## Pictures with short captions
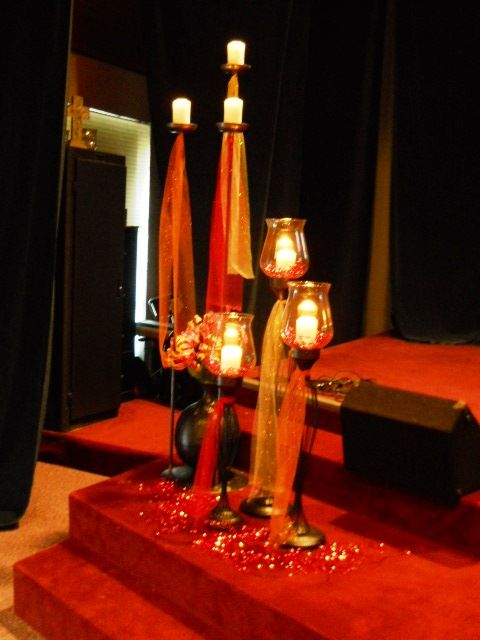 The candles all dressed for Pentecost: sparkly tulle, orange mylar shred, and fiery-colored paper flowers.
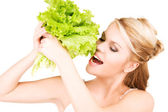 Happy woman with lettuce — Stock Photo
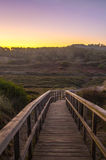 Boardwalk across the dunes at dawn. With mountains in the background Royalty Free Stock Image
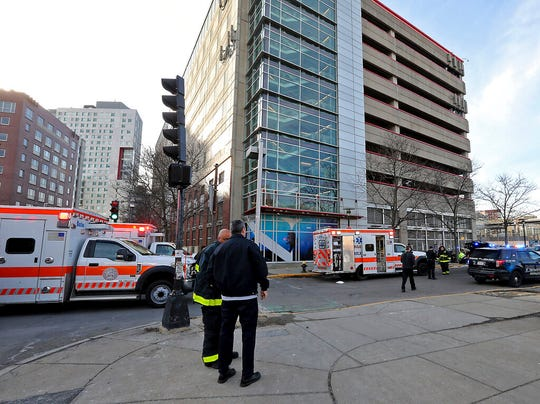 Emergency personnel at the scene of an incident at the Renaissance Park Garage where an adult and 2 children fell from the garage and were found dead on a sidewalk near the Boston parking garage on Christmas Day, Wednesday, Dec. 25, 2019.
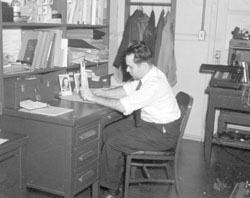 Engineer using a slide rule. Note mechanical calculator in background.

## EXERCISE OBJECTIVE
Could you retype all the entries exactly, skipping the pictures?

## RESULT FOR THIS EXERCISE
 The candles all dressed for Pentecost: sparkly tulle, orange mylar shred, and fiery-colored paper flowers.
 Happy woman with lettuce — Stock Photo
 Boardwalk across the dunes at dawn. With mountains in the background Royalty Free Stock Image
 Emergency personnel at the scene of an incident at the Renaissance Park Garage where an adult and 2 children fell from the garage and were found dead on a sidewalk near the Boston parking garage on Christmas Day, Wednesday, Dec. 25, 2019.
 Engineer using a slide rule. Note mechanical calculator in background.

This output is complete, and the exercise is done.